▶ _TASK TO CARRY OUT_
Recast all of the data below as a two-column CSV with the header row instruction,output, giving one row per instruction and the output that follows it. Put each field in double quotes and replace any line breaks inside it with spaces.

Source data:
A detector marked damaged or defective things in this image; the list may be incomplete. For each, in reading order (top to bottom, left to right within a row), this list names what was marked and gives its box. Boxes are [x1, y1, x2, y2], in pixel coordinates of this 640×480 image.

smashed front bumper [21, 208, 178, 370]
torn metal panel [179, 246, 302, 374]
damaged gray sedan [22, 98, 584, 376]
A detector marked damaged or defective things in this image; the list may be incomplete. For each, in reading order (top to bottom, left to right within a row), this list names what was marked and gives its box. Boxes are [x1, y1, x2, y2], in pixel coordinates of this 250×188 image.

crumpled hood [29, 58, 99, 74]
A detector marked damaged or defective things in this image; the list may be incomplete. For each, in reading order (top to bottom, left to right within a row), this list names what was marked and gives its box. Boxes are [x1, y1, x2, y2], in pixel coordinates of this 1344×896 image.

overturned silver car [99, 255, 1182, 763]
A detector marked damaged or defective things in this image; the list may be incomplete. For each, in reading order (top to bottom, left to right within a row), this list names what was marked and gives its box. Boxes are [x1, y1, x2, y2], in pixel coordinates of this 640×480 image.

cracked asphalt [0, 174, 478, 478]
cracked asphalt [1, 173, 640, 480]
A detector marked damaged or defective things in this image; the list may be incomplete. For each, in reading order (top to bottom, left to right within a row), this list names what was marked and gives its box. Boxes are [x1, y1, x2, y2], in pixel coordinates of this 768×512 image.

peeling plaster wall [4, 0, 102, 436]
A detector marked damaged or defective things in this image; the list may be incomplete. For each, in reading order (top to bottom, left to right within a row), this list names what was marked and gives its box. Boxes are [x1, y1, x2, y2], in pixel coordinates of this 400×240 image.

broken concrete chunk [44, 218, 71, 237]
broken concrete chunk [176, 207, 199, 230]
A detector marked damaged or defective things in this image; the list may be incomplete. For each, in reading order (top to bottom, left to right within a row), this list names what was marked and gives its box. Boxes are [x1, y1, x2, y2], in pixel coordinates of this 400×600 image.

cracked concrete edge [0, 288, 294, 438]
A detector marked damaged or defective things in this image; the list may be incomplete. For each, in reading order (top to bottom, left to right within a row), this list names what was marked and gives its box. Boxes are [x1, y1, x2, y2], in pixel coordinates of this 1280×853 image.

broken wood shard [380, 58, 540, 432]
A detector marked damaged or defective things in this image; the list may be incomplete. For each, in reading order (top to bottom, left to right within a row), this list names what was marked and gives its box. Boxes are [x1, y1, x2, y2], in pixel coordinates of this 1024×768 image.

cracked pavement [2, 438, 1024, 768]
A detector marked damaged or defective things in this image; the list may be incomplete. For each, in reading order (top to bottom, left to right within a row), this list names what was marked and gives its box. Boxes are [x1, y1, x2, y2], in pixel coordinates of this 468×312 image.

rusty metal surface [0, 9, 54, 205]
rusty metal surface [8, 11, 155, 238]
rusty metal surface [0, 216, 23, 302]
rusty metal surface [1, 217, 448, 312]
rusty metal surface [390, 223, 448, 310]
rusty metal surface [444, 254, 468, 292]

▶ _CORRECT RESPONSE_
instruction,output
"A detector marked damaged or defective things in this image; the list may be incomplete. For each, in reading order (top to bottom, left to right within a row), this list names what was marked and gives its box. Boxes are [x1, y1, x2, y2], in pixel coordinates of this 640×480 image.","smashed front bumper [21, 208, 178, 370] torn metal panel [179, 246, 302, 374] damaged gray sedan [22, 98, 584, 376]"
"A detector marked damaged or defective things in this image; the list may be incomplete. For each, in reading order (top to bottom, left to right within a row), this list names what was marked and gives its box. Boxes are [x1, y1, x2, y2], in pixel coordinates of this 250×188 image.","crumpled hood [29, 58, 99, 74]"
"A detector marked damaged or defective things in this image; the list may be incomplete. For each, in reading order (top to bottom, left to right within a row), this list names what was marked and gives its box. Boxes are [x1, y1, x2, y2], in pixel coordinates of this 1344×896 image.","overturned silver car [99, 255, 1182, 763]"
"A detector marked damaged or defective things in this image; the list may be incomplete. For each, in reading order (top to bottom, left to right within a row), this list names what was marked and gives its box. Boxes are [x1, y1, x2, y2], in pixel coordinates of this 640×480 image.","cracked asphalt [0, 174, 478, 478] cracked asphalt [1, 173, 640, 480]"
"A detector marked damaged or defective things in this image; the list may be incomplete. For each, in reading order (top to bottom, left to right within a row), this list names what was marked and gives its box. Boxes are [x1, y1, x2, y2], in pixel coordinates of this 768×512 image.","peeling plaster wall [4, 0, 102, 436]"
"A detector marked damaged or defective things in this image; the list may be incomplete. For each, in reading order (top to bottom, left to right within a row), this list names what was marked and gives its box. Boxes are [x1, y1, x2, y2], in pixel coordinates of this 400×240 image.","broken concrete chunk [44, 218, 71, 237] broken concrete chunk [176, 207, 199, 230]"
"A detector marked damaged or defective things in this image; the list may be incomplete. For each, in reading order (top to bottom, left to right within a row), this list names what was marked and gives its box. Boxes are [x1, y1, x2, y2], in pixel coordinates of this 400×600 image.","cracked concrete edge [0, 288, 294, 438]"
"A detector marked damaged or defective things in this image; the list may be incomplete. For each, in reading order (top to bottom, left to right within a row), this list names what was marked and gives its box. Boxes are [x1, y1, x2, y2], in pixel coordinates of this 1280×853 image.","broken wood shard [380, 58, 540, 432]"
"A detector marked damaged or defective things in this image; the list may be incomplete. For each, in reading order (top to bottom, left to right within a row), this list names what was marked and gives its box. Boxes are [x1, y1, x2, y2], in pixel coordinates of this 1024×768 image.","cracked pavement [2, 438, 1024, 768]"
"A detector marked damaged or defective things in this image; the list may be incomplete. For each, in reading order (top to bottom, left to right within a row), this list names what was marked and gives its box. Boxes are [x1, y1, x2, y2], in pixel coordinates of this 468×312 image.","rusty metal surface [0, 9, 54, 205] rusty metal surface [8, 11, 155, 238] rusty metal surface [0, 216, 23, 302] rusty metal surface [1, 217, 448, 312] rusty metal surface [390, 223, 448, 310] rusty metal surface [444, 254, 468, 292]"